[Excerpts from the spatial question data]

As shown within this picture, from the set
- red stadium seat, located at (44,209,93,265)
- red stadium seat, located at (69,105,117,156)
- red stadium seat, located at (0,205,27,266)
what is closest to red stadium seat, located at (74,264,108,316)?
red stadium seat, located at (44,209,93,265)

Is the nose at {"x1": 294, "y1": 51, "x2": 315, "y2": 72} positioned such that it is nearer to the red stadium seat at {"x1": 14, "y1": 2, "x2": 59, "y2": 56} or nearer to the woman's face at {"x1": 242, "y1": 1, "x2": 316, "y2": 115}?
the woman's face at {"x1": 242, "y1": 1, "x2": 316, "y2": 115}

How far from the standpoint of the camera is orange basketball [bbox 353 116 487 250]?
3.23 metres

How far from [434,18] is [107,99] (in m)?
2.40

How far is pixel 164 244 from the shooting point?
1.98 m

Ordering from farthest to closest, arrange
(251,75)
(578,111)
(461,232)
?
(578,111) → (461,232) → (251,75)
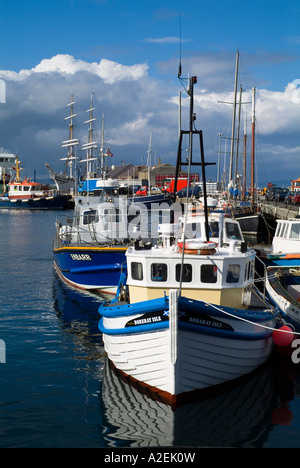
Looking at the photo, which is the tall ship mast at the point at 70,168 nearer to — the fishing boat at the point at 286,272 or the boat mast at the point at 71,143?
the boat mast at the point at 71,143

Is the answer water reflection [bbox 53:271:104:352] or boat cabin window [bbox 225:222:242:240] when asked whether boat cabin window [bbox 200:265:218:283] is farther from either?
boat cabin window [bbox 225:222:242:240]

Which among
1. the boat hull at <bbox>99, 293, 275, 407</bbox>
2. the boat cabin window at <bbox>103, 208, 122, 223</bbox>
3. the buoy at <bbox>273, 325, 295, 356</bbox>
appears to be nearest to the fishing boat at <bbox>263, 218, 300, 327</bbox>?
the buoy at <bbox>273, 325, 295, 356</bbox>

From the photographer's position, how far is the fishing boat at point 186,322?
10922mm

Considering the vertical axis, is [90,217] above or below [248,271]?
above

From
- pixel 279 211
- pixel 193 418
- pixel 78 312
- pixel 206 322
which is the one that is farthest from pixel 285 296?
pixel 279 211

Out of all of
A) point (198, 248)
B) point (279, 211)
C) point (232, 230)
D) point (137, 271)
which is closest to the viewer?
point (198, 248)

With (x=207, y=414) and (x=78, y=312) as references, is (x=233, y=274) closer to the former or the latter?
(x=207, y=414)

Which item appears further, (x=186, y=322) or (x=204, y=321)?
(x=204, y=321)

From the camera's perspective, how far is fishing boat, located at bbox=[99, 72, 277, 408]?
10.9 m

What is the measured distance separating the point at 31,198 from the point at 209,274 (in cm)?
9413

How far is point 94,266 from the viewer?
23078 millimetres

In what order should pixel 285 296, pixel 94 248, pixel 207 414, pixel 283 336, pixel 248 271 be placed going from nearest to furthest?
1. pixel 207 414
2. pixel 248 271
3. pixel 283 336
4. pixel 285 296
5. pixel 94 248

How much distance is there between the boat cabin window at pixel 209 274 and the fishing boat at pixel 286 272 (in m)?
4.63

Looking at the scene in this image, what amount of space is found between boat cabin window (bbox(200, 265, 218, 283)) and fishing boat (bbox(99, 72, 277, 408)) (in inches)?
1.0
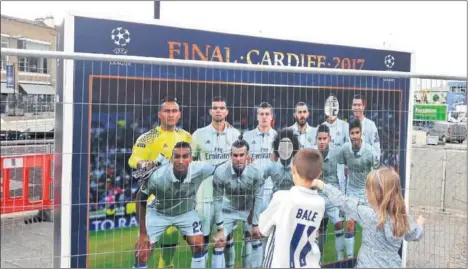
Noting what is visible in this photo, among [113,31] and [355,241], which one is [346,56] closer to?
[355,241]

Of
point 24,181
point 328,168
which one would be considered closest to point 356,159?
point 328,168

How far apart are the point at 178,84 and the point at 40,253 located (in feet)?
6.16

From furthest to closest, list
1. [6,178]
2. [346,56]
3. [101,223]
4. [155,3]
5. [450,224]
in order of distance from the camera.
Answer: [450,224] < [155,3] < [346,56] < [101,223] < [6,178]

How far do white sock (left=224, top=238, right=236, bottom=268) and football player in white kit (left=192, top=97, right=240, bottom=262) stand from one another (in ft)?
0.74

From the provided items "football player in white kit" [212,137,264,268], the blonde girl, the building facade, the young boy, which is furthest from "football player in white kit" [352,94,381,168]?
the building facade

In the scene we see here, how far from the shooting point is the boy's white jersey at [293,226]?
3090 mm

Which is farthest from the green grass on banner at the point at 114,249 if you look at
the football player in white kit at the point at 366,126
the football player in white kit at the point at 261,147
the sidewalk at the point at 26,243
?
the football player in white kit at the point at 366,126

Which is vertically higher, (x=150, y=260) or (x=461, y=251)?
(x=150, y=260)

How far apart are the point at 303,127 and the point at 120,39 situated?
205 cm

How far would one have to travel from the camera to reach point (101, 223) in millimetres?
4180

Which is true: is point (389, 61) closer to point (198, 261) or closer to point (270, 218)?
point (198, 261)

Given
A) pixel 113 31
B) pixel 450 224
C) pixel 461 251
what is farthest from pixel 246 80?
pixel 450 224

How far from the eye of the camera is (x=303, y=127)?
5133mm

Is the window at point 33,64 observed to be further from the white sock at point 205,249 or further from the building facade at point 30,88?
the white sock at point 205,249
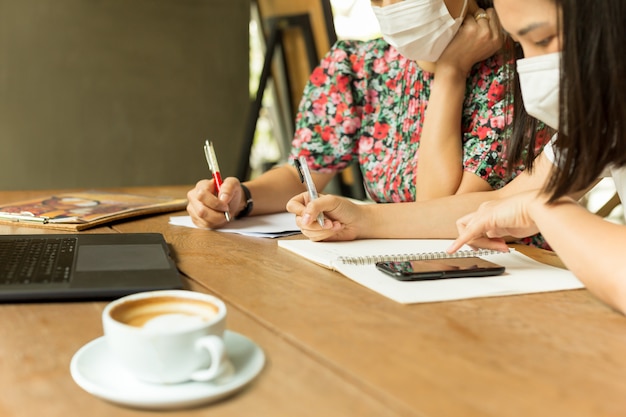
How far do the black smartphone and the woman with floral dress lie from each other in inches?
17.1

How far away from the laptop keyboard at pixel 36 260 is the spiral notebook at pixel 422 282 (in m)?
0.35

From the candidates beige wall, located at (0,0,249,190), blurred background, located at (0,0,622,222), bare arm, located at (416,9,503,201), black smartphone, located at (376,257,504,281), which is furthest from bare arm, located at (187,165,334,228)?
beige wall, located at (0,0,249,190)

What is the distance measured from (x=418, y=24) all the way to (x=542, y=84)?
0.50 metres

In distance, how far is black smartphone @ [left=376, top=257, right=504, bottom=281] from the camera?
36.4 inches

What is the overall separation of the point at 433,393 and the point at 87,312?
1.35 feet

[Instructions for the task] Reproduce verbatim the lines of the records, starting with the line that contains "In distance, how" and continuing through the end of the records.

[Answer to the task]
In distance, how far is black smartphone @ [left=376, top=257, right=504, bottom=281] from the camera?
36.4 inches

What is the overall separation of the point at 433,393 and the point at 87,312?
1.35 feet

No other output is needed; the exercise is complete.